TASAM Siyasal İletişim Enstitüsü Direktörü Yrd. Doç. Dr. Abdullah Özkan, 12 Eylül 2010 tarihinde yapılacak anayasa referandumunda seçmenlerin oyunu etkileyen unsurları gazeteci Hatice Yaşar’a anlattı. Yaşar’ın sorularına Özkan şu yanıtları verdi:
* Referandumlarda, seçimlerde halkın oyunu neler etkiler? Konuya dair yapılmış araştırmalar var mı, en çok etkili olan faktörlerin yüzdeleri biliniyor mu?
-Türkiye’de seçmen davranışları üzerine yapılmış araştırmaların sayısı ne yazık ki çok az… Türk siyasetinde en az bilinen konuların başında seçmen davranışı gelir. Siyasi partiler “kimden” oy istediklerini pek bilmezler, tıpkı “kime ne anlatmaları gerektiğini” bilmedikleri gibi…

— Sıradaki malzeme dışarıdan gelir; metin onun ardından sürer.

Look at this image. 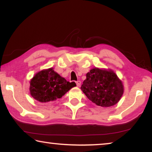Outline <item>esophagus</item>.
Segmentation results:
<instances>
[{"label":"esophagus","mask_w":152,"mask_h":152,"mask_svg":"<svg viewBox=\"0 0 152 152\" xmlns=\"http://www.w3.org/2000/svg\"><path fill=\"white\" fill-rule=\"evenodd\" d=\"M76 85H77V86H80V85H81V82H80V80L76 81Z\"/></svg>","instance_id":"obj_1"}]
</instances>
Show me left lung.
I'll use <instances>...</instances> for the list:
<instances>
[{
  "instance_id": "1",
  "label": "left lung",
  "mask_w": 152,
  "mask_h": 152,
  "mask_svg": "<svg viewBox=\"0 0 152 152\" xmlns=\"http://www.w3.org/2000/svg\"><path fill=\"white\" fill-rule=\"evenodd\" d=\"M81 90L98 106L109 107L120 101L124 88L114 72L94 68L86 74Z\"/></svg>"
}]
</instances>
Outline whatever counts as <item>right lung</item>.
Wrapping results in <instances>:
<instances>
[{
    "mask_svg": "<svg viewBox=\"0 0 152 152\" xmlns=\"http://www.w3.org/2000/svg\"><path fill=\"white\" fill-rule=\"evenodd\" d=\"M74 82H70L49 68L39 72L30 81V94L41 102H48L60 99L67 92L76 86Z\"/></svg>",
    "mask_w": 152,
    "mask_h": 152,
    "instance_id": "right-lung-1",
    "label": "right lung"
}]
</instances>
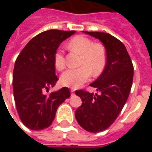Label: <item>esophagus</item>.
<instances>
[{"label":"esophagus","mask_w":152,"mask_h":152,"mask_svg":"<svg viewBox=\"0 0 152 152\" xmlns=\"http://www.w3.org/2000/svg\"><path fill=\"white\" fill-rule=\"evenodd\" d=\"M71 93H72V95H74V89H71Z\"/></svg>","instance_id":"34e87169"}]
</instances>
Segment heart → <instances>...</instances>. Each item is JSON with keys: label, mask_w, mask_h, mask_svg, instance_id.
<instances>
[{"label": "heart", "mask_w": 152, "mask_h": 152, "mask_svg": "<svg viewBox=\"0 0 152 152\" xmlns=\"http://www.w3.org/2000/svg\"><path fill=\"white\" fill-rule=\"evenodd\" d=\"M67 48L80 54L79 65L75 69H67L60 76L62 85L72 88H78L88 81L91 76L100 75L107 64L105 48L101 44H94L84 36H76L67 43ZM53 65L58 71L65 67V58L63 50H57L53 56Z\"/></svg>", "instance_id": "obj_1"}]
</instances>
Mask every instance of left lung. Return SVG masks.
Wrapping results in <instances>:
<instances>
[{"mask_svg":"<svg viewBox=\"0 0 152 152\" xmlns=\"http://www.w3.org/2000/svg\"><path fill=\"white\" fill-rule=\"evenodd\" d=\"M84 32L103 44L107 64L100 76L90 84L99 94L83 89L76 91L82 104L76 109L75 115L84 129L99 133L110 127L124 107L132 87L134 66L124 44L117 38L105 32Z\"/></svg>","mask_w":152,"mask_h":152,"instance_id":"8db88e82","label":"left lung"}]
</instances>
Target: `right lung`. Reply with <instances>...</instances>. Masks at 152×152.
Wrapping results in <instances>:
<instances>
[{
  "label": "right lung",
  "mask_w": 152,
  "mask_h": 152,
  "mask_svg": "<svg viewBox=\"0 0 152 152\" xmlns=\"http://www.w3.org/2000/svg\"><path fill=\"white\" fill-rule=\"evenodd\" d=\"M76 31L49 30L28 42L15 61L13 90L19 118L31 130H42L52 124L57 109L70 97L63 87L49 95L45 94L58 80L53 56L60 44Z\"/></svg>",
  "instance_id": "1"
}]
</instances>
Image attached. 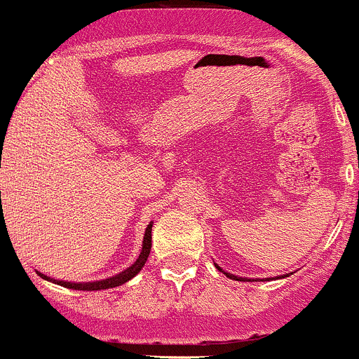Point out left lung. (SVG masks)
Listing matches in <instances>:
<instances>
[{"instance_id":"obj_1","label":"left lung","mask_w":359,"mask_h":359,"mask_svg":"<svg viewBox=\"0 0 359 359\" xmlns=\"http://www.w3.org/2000/svg\"><path fill=\"white\" fill-rule=\"evenodd\" d=\"M216 269H218L219 272H223L222 269L218 267V265H216ZM223 274H226V278H232V279H237V281H244V278H237V276H232V274H229V272H223ZM248 281H250V279H248Z\"/></svg>"}]
</instances>
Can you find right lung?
<instances>
[{
  "label": "right lung",
  "mask_w": 359,
  "mask_h": 359,
  "mask_svg": "<svg viewBox=\"0 0 359 359\" xmlns=\"http://www.w3.org/2000/svg\"><path fill=\"white\" fill-rule=\"evenodd\" d=\"M150 250H151V223L147 226V232H144L143 250H141L140 258H137V260L134 262L129 269H126V271L120 272V274L113 276V278L102 279V281H94V283H67V281H57V279H50V278H47L45 274H40V272H38V274H40L43 279H47V281H52V283H55V285H60V286H64V288H71V290L97 292V290L115 288V286H120V285H123V283L129 281V279H133L134 276H136L137 272L143 269V265L147 264V260H148V255H150Z\"/></svg>",
  "instance_id": "add662e5"
}]
</instances>
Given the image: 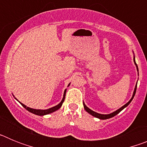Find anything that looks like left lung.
<instances>
[{
  "mask_svg": "<svg viewBox=\"0 0 147 147\" xmlns=\"http://www.w3.org/2000/svg\"><path fill=\"white\" fill-rule=\"evenodd\" d=\"M134 62H135V64L136 65V67H137V69H138V68L137 64H136V61H135V57H134ZM136 88H137V85H136V88H135L134 93H133V96H132V98H131V99L129 100V102H127V103L126 104V105H124V106H123V107H121L120 109H119V110H116V111H115V112H113V113L108 114V115H103V114H99V113H97L94 112V111H93V110H90V109H89V108H88V107H87L86 105H85V104H84V102H83V105H84V108H85V110H86L87 112H88V113H89L90 114V115H93V116H94V117H96V118H98V119H103V120H105V119H110V118H112V117H113V116H115V115H117L118 113H120L121 111V110H123V109H124V108H125V107H127V106H128V105H129V104L131 102H132V98H133V97L135 96V94H136Z\"/></svg>",
  "mask_w": 147,
  "mask_h": 147,
  "instance_id": "obj_1",
  "label": "left lung"
}]
</instances>
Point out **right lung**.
<instances>
[{
    "mask_svg": "<svg viewBox=\"0 0 147 147\" xmlns=\"http://www.w3.org/2000/svg\"><path fill=\"white\" fill-rule=\"evenodd\" d=\"M65 93H66V90H65V92H64V96H63V98H62V102H61L58 105L55 106V107H51V108L48 109V110H35V109H32V108H30V107H26V106L23 105V104H22V103H20V104H21L22 106H23V107H24L25 109H26L28 111H29V112L35 114V115H47V114L51 113L54 112V111H56V110H57L58 109L60 108L61 106H62V103H63V102H64L65 98Z\"/></svg>",
    "mask_w": 147,
    "mask_h": 147,
    "instance_id": "add662e5",
    "label": "right lung"
}]
</instances>
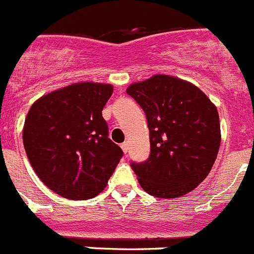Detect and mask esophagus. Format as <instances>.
Returning <instances> with one entry per match:
<instances>
[{
    "label": "esophagus",
    "instance_id": "34e87169",
    "mask_svg": "<svg viewBox=\"0 0 254 254\" xmlns=\"http://www.w3.org/2000/svg\"><path fill=\"white\" fill-rule=\"evenodd\" d=\"M121 148H122L123 153H127V151H128V142H127V141L123 142V144L121 145Z\"/></svg>",
    "mask_w": 254,
    "mask_h": 254
}]
</instances>
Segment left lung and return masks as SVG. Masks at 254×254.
<instances>
[{"label":"left lung","mask_w":254,"mask_h":254,"mask_svg":"<svg viewBox=\"0 0 254 254\" xmlns=\"http://www.w3.org/2000/svg\"><path fill=\"white\" fill-rule=\"evenodd\" d=\"M126 92L148 119L150 157L132 163L142 189L163 199L192 191L211 172L220 149L216 105L191 82L168 74L135 82Z\"/></svg>","instance_id":"left-lung-1"}]
</instances>
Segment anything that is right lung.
<instances>
[{
	"label": "right lung",
	"mask_w": 254,
	"mask_h": 254,
	"mask_svg": "<svg viewBox=\"0 0 254 254\" xmlns=\"http://www.w3.org/2000/svg\"><path fill=\"white\" fill-rule=\"evenodd\" d=\"M112 94L109 83L77 82L30 106L23 127L25 153L37 176L60 196H96L122 158L101 113Z\"/></svg>",
	"instance_id": "right-lung-1"
}]
</instances>
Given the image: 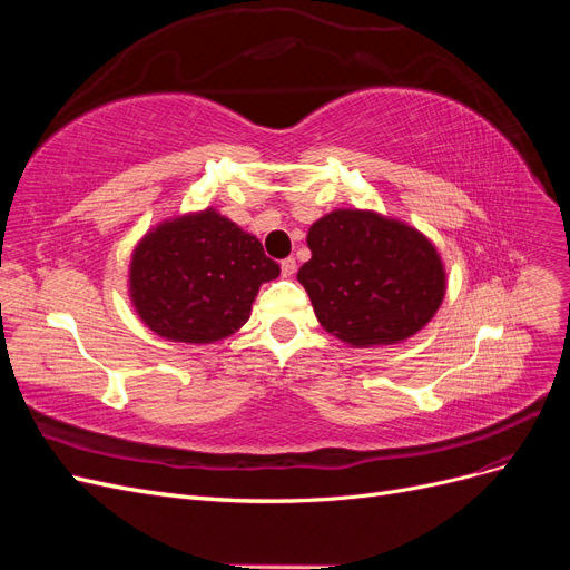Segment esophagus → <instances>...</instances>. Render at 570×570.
I'll list each match as a JSON object with an SVG mask.
<instances>
[{
	"mask_svg": "<svg viewBox=\"0 0 570 570\" xmlns=\"http://www.w3.org/2000/svg\"><path fill=\"white\" fill-rule=\"evenodd\" d=\"M295 271H297V262H295V258H292V256L283 258V262H281V273L285 275V278H289V275L295 273Z\"/></svg>",
	"mask_w": 570,
	"mask_h": 570,
	"instance_id": "1",
	"label": "esophagus"
}]
</instances>
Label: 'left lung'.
I'll use <instances>...</instances> for the list:
<instances>
[{"instance_id": "1", "label": "left lung", "mask_w": 570, "mask_h": 570, "mask_svg": "<svg viewBox=\"0 0 570 570\" xmlns=\"http://www.w3.org/2000/svg\"><path fill=\"white\" fill-rule=\"evenodd\" d=\"M306 243L312 258L297 278L318 323L354 347L402 342L442 304L440 256L404 223L340 209L316 220Z\"/></svg>"}]
</instances>
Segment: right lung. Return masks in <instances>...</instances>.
<instances>
[{
    "mask_svg": "<svg viewBox=\"0 0 570 570\" xmlns=\"http://www.w3.org/2000/svg\"><path fill=\"white\" fill-rule=\"evenodd\" d=\"M278 275L254 235L206 209L164 223L137 245L130 297L157 335L204 344L245 325L258 285Z\"/></svg>",
    "mask_w": 570,
    "mask_h": 570,
    "instance_id": "right-lung-1",
    "label": "right lung"
}]
</instances>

Ama elimizdeki sınırlı araştırmaların ve sahada yapılan çalışmaların gösterdiği sonuçlara göre; Türk seçmeni “ekonomik temelli” oy kullanmaktadır. Yani Türk seçmeninin oy kullanırken birinci önceliği kendi ekonomik çıkarıdır. Bu oranın yüzde 80’lere kadar çıktığı tahmin edilmektedir. Seçmenler siyasal iktidarın son bir yılındaki ekonomik performansına bakarak oyunun rengini belirlemektedir. Bu nedenle ülkemizde “seçim ekonomileri” sıklıkla gündeme gelmektedir.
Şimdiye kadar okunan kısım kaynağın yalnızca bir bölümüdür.